According to the US Institute for Supply Management, manufacturing growth in the United States slowed last month. The Purchasing Managers’ Index PMI fell to 50.1 in October from 50.2 in September (a figure above 50 indicates growth).
This is the lowest reading since May 2013 and marks the fourth decline in a row. There was a pick-up in growth in new domestic orders, with the index increasing 2.8 points to 52.9. Production also grew at a faster rate, but employment fell sharply and the backlog of orders continued to decline.
Daniel Meckstroth, chief economist for the Manufacturers’ Alliance for Productivity and Innovation (MAPI) Foundation, said that activity is abnormally weak, and adding that “an inventory problem is evident in the report, as both firms and their customers are reducing inventory.
This draw-down is a symptom of slow production growth and the deflation that is rampant within the goods-producing industries.

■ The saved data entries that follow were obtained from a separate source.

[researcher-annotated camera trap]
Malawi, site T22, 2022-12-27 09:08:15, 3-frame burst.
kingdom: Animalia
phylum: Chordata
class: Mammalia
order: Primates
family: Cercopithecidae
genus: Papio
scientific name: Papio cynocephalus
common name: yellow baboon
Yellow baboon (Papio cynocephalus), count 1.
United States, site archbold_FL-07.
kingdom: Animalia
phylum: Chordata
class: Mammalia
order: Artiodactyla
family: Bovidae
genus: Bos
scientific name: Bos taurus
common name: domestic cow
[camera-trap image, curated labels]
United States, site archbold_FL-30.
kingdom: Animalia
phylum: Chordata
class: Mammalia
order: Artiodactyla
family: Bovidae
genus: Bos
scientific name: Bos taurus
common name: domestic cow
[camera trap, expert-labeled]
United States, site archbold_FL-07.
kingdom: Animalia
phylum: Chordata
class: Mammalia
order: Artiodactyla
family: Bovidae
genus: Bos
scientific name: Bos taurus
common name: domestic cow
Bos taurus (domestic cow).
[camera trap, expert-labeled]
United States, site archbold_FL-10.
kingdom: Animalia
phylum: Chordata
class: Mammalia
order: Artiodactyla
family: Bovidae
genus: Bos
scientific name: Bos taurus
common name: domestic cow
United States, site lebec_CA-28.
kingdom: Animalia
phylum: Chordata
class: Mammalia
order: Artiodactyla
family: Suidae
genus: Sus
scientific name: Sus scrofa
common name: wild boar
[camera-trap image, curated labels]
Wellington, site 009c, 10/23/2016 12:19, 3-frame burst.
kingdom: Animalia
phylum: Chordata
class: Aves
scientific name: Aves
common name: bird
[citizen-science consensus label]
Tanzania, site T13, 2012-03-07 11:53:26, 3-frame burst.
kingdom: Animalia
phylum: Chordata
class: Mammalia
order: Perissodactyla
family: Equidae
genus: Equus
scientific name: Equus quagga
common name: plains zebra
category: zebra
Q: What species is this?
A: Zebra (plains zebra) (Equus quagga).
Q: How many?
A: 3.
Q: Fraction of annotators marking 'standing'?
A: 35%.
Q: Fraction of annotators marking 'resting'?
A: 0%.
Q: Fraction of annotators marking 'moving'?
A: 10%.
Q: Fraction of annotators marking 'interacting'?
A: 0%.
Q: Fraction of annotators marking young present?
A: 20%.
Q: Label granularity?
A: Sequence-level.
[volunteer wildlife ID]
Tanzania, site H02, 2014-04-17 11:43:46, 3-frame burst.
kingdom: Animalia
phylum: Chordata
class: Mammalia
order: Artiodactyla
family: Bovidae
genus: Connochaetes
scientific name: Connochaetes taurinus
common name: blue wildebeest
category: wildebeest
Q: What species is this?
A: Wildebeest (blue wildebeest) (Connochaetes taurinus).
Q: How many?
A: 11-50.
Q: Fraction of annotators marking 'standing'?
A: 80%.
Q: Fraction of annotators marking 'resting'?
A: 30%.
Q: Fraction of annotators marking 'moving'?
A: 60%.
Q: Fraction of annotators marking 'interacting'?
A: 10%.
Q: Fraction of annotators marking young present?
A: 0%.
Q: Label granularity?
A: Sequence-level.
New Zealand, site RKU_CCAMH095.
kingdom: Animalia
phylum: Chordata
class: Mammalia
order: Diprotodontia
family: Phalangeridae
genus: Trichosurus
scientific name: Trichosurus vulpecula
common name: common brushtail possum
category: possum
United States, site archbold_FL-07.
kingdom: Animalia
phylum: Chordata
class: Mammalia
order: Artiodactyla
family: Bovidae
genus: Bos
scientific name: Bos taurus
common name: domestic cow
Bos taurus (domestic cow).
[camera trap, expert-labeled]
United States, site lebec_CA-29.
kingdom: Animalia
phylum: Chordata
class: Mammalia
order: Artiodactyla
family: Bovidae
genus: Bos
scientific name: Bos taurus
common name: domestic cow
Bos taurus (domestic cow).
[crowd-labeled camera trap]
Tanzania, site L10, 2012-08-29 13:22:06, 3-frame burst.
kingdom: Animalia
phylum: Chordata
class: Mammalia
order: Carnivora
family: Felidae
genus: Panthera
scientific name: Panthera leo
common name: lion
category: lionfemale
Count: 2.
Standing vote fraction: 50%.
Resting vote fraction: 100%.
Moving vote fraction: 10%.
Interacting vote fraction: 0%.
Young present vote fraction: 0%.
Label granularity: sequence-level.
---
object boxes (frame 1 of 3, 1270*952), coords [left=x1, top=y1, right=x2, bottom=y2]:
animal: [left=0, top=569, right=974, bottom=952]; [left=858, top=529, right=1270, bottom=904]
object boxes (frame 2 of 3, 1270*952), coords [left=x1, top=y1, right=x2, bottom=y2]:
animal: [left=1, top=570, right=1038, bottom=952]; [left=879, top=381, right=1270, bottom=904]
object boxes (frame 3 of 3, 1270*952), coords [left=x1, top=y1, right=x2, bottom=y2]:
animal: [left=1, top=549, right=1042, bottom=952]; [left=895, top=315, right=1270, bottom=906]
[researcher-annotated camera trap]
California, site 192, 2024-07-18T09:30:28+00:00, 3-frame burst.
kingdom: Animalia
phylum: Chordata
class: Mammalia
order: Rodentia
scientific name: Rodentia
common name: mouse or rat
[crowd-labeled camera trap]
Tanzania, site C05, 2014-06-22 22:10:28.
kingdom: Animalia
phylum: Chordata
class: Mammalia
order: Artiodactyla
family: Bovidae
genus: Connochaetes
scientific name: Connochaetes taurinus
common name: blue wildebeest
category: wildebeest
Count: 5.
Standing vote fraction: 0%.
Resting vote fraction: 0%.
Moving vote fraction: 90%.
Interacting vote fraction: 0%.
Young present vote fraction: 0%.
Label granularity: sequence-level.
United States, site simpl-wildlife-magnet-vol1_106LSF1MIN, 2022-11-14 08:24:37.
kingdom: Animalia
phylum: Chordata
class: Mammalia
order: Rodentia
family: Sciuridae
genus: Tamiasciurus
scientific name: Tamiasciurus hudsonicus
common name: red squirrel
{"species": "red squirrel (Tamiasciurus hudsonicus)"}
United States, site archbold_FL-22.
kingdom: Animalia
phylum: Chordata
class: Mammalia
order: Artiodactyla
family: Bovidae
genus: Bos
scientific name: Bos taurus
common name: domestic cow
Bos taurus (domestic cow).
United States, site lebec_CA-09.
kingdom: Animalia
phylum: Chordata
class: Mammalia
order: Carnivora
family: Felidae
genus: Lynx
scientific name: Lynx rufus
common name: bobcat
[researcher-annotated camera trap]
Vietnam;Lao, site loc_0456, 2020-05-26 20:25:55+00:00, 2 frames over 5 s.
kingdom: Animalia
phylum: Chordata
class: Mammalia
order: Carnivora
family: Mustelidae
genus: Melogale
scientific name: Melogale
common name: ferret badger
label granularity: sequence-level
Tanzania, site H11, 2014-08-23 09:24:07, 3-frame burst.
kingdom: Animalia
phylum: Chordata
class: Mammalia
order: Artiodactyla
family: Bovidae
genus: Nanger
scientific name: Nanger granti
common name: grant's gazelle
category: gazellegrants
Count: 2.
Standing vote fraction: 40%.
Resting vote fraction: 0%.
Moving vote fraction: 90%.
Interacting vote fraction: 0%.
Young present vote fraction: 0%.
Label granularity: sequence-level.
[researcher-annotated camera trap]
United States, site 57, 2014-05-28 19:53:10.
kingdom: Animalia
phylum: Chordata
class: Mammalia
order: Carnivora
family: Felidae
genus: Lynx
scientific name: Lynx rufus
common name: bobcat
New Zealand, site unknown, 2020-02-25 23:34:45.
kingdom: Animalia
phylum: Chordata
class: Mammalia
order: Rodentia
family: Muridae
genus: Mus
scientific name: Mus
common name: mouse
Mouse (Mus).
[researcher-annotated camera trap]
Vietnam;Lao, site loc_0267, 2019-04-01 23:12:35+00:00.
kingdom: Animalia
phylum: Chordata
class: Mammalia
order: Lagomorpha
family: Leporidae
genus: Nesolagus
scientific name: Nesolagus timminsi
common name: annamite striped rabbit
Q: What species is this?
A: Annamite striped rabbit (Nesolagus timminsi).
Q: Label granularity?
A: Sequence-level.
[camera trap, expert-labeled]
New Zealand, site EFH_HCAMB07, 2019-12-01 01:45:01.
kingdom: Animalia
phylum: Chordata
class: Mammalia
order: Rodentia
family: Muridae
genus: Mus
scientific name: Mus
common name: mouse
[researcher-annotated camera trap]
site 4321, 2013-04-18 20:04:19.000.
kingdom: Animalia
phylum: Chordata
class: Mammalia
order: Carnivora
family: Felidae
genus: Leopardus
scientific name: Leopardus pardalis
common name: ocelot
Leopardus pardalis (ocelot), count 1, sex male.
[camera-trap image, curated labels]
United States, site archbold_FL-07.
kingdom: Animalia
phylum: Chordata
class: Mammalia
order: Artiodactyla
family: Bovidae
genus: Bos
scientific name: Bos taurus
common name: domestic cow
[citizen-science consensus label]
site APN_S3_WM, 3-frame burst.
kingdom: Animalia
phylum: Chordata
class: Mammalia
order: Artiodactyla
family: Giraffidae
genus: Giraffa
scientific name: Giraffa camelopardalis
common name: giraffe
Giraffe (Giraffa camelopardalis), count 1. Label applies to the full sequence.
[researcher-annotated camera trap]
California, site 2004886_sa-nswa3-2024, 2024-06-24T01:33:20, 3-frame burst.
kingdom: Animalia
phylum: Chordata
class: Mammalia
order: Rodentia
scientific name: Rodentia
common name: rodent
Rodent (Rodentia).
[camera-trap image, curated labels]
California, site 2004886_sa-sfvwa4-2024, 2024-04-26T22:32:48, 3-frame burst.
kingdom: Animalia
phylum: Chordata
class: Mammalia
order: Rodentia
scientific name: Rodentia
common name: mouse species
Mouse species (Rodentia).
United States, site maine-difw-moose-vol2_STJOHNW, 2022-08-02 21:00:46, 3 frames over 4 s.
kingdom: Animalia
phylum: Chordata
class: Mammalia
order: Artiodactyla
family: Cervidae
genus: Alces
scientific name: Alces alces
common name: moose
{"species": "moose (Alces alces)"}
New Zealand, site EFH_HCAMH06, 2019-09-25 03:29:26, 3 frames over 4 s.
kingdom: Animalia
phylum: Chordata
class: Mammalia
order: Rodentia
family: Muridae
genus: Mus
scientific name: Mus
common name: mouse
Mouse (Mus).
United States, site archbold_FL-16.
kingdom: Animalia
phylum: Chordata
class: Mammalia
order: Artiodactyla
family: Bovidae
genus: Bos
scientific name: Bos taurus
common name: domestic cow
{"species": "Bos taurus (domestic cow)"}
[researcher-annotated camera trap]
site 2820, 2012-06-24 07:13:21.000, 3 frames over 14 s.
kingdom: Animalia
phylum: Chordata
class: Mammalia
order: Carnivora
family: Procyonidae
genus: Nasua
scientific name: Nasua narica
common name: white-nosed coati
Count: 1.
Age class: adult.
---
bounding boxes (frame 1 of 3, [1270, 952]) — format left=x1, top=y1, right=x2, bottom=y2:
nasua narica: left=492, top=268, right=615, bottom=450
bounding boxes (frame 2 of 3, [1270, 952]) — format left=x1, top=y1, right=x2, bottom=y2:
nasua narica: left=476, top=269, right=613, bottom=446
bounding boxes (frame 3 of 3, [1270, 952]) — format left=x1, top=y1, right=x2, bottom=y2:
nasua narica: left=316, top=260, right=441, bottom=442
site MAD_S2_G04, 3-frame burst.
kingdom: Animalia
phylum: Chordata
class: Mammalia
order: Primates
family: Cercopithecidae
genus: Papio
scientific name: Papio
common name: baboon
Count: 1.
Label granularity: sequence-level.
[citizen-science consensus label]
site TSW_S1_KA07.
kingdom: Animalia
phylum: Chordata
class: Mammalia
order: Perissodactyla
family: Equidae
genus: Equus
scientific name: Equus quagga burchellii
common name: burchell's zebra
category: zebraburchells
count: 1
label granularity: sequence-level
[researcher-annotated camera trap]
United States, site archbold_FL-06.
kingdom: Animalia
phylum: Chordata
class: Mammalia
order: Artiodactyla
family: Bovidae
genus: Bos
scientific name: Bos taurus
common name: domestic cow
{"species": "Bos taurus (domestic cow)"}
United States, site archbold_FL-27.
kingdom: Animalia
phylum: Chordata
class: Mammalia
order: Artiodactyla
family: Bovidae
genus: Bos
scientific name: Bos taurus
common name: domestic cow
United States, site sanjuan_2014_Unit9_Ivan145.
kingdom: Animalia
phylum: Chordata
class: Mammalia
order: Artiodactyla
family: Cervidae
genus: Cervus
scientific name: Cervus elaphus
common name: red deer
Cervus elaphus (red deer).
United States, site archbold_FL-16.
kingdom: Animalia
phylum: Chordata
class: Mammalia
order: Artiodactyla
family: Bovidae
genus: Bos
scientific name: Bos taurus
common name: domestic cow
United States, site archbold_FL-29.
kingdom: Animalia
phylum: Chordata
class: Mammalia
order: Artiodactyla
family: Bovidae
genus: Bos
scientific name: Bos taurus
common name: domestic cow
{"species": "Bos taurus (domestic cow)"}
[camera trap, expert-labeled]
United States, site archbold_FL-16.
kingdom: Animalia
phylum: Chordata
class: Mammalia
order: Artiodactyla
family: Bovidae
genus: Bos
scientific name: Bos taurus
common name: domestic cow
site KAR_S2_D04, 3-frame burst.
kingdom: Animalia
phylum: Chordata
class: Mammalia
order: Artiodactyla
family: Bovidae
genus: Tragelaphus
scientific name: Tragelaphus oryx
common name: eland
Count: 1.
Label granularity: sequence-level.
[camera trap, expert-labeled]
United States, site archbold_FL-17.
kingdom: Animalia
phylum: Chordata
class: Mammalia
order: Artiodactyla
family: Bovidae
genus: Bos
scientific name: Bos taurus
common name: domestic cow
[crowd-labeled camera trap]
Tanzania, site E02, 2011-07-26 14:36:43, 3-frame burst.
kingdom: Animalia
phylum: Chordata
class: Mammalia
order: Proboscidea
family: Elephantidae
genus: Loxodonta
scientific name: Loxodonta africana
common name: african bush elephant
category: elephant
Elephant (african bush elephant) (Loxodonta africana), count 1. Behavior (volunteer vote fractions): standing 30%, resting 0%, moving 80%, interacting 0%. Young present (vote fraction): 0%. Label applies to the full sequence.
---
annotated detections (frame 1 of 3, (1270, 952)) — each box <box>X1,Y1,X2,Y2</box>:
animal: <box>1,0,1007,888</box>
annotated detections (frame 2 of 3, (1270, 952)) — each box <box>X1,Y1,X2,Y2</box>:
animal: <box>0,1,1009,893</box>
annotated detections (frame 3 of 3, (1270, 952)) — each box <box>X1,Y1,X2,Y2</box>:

“Falling prices create a financial loss on inventory held, so the incentive is to lower inventory as quickly as possible. Deflation in commodity prices is good for consumers, but it causes declining investment spending in the extraction and processing industries.” Mr Meckstroth went on to say that imports are falling faster than exports.
“Foreign trade will be a major drag on manufacturing activity and the general economy this year and over the next two.”
The MAPI Foundation economist quoted a manager in the chemical products sector, who said: “Currency exchange is having a large impact on business results. Another worry is the continuing low price of oil, which has led companies to scale back production, pushing a slowdown in related industries.”
Mr Meckstroth added: “The October PMI implies that manufacturing production is going through an inventory adjustment. We believe that there is moderate, sustainable growth in consumer spending that will drive modest and accelerating economic and manufacturing production growth in 2016 and 2017.”